Our study showed that certain haplotype of HAG1 could be an indicator for both adaptive response and production traits, such as altitude hypoxia (adaptive response), body weight (production traits), shear amount (production traits), and body length (production traits) (Fig. 5B). This is consistent with the conclusion that large physical size in highland as observed in human50. In particular, body weight of Tibetan sheep in “C-INDEL” population is 1.7 times higher than that in “CA-INDEL” group. For body haematological parameters, body temperature, pulse interval, MCH, MCHC, HGB levels are at least 1.5 times higher in Tibetan sheep population with “C-INDEL” of HAG1 than that with “CA-INDEL”; this trend is similar to that observed in Tibetan sheep and dogs from different altitudes13,51. Interestingly, breathe rates, pulse rates, RBC, HCT, MCV, PLT, and RDW-CV are relatively lower in “C-INDEL” of HAG1 than that in “CA-INDEL” Tibetan sheep population. Values of blood-gas parameters were similar or relatively lower in “C-INDEL” population than that in “CA-INDEL” population, except for pCO2. For lung tissue structure parameters, values are relatively higher in “C-INDEL” population than that in “CA-INDEL” population. In particular, elevated lactate dehydrogenase (LDH) in “C-INDEL” population relative to “CA-INDEL” population support the findings in other sheep studies on hypoxemia response52.

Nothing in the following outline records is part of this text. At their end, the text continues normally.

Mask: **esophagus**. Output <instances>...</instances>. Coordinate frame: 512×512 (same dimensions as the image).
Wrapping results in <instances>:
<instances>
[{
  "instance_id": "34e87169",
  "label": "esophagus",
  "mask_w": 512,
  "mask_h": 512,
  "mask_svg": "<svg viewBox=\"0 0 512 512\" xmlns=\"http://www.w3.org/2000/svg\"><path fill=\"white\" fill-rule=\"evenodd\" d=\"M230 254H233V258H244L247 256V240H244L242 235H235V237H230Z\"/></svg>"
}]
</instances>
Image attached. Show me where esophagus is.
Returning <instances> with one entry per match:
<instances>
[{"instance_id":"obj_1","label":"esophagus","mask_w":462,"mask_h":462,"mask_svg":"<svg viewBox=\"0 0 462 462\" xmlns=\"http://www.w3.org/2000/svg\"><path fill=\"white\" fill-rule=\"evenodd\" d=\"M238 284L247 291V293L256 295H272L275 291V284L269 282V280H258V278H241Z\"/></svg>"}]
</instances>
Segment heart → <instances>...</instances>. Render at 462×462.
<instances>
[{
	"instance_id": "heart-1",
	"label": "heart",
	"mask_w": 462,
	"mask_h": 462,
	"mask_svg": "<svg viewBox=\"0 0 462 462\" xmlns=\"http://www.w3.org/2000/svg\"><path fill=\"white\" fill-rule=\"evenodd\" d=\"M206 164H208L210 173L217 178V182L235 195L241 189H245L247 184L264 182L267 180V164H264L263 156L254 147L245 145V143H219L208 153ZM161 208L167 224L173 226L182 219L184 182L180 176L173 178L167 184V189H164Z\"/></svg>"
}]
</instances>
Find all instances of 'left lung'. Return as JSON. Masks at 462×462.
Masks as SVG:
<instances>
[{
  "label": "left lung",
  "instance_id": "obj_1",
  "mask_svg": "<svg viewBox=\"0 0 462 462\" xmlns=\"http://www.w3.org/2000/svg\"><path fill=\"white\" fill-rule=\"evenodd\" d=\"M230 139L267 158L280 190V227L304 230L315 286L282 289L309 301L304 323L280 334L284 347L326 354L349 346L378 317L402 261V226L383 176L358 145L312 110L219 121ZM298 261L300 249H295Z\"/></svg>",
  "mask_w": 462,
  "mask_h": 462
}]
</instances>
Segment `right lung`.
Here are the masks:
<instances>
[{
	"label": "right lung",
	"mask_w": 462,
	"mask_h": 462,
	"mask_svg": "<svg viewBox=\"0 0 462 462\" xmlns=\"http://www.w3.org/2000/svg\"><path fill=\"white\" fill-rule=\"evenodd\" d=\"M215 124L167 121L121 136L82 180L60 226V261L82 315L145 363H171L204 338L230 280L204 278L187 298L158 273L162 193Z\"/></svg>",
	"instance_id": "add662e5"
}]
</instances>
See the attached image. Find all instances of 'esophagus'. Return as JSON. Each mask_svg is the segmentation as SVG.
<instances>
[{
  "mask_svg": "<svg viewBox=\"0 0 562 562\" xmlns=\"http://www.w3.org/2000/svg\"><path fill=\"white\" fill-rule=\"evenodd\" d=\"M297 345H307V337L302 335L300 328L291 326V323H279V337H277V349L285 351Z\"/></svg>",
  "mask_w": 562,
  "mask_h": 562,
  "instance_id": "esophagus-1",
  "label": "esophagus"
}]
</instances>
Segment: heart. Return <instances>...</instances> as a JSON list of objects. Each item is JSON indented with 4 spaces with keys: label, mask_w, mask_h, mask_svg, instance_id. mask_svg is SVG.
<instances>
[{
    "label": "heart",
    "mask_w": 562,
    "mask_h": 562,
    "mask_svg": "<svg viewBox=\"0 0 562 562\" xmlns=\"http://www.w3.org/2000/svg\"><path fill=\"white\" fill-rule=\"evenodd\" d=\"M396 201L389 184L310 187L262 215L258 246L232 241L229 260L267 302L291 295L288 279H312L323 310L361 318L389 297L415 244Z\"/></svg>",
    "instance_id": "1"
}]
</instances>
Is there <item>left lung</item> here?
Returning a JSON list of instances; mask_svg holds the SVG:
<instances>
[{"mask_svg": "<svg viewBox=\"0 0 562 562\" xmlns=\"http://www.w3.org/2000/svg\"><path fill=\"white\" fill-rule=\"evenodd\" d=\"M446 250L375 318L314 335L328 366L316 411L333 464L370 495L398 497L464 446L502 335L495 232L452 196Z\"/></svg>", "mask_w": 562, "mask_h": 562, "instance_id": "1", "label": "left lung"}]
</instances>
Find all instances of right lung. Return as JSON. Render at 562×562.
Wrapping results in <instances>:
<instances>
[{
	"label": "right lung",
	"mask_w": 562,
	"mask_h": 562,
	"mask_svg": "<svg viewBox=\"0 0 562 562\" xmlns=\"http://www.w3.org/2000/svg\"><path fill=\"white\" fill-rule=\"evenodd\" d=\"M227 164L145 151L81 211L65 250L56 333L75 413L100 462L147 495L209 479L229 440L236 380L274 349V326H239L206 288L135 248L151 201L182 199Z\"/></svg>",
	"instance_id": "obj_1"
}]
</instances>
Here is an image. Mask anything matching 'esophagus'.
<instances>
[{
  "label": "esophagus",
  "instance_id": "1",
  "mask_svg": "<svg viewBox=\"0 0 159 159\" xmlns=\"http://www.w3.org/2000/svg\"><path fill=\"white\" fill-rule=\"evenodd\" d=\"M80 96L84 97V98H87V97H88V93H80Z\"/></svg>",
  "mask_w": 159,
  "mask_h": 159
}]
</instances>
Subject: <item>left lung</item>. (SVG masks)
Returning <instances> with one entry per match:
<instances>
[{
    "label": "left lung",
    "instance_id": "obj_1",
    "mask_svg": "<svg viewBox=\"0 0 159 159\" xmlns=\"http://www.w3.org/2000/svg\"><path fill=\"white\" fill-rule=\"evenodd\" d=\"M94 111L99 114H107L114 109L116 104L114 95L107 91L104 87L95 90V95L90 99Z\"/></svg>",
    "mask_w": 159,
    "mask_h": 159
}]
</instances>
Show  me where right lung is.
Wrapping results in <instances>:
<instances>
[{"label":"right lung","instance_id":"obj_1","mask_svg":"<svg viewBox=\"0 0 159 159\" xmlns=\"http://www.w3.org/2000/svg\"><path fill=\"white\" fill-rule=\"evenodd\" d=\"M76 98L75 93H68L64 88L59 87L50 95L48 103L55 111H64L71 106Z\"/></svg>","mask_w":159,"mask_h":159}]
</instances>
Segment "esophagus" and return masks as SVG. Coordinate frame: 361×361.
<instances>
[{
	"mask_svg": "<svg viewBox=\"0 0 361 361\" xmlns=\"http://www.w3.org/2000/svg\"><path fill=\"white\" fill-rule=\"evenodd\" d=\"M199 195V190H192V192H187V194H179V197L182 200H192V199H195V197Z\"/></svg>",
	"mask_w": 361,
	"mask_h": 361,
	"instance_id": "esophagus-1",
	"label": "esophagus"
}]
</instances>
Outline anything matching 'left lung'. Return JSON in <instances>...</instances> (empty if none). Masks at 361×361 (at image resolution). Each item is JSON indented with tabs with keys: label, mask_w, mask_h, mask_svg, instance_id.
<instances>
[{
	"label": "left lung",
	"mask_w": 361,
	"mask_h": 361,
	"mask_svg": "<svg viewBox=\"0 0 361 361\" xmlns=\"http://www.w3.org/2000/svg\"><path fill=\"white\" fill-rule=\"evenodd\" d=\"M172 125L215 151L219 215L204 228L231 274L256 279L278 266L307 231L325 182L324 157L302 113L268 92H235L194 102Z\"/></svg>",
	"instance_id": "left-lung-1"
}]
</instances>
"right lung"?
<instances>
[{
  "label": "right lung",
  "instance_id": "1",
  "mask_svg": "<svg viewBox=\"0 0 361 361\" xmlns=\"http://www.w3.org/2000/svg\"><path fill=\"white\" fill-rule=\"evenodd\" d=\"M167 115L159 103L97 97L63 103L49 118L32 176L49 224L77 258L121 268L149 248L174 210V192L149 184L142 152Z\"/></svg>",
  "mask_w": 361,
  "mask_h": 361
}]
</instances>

This study presents a strategy to uncover the potential genes that underlie both altitude and geographic adaption through selective sweep analysis on genomic sequence of 15 indigenous Tibetan sheep populations. INDEL “C” within 5′-UTR of HAG1 gene was strongly associated with higher expression levels of HAG1 gene and better adaptive ability to high altitude, than that in those INDEL “CA” Tibetan sheep breeds. We concluded that the elite INDEL of HAG1 gene could potentially enhance Tibetan sheep breeding programmes.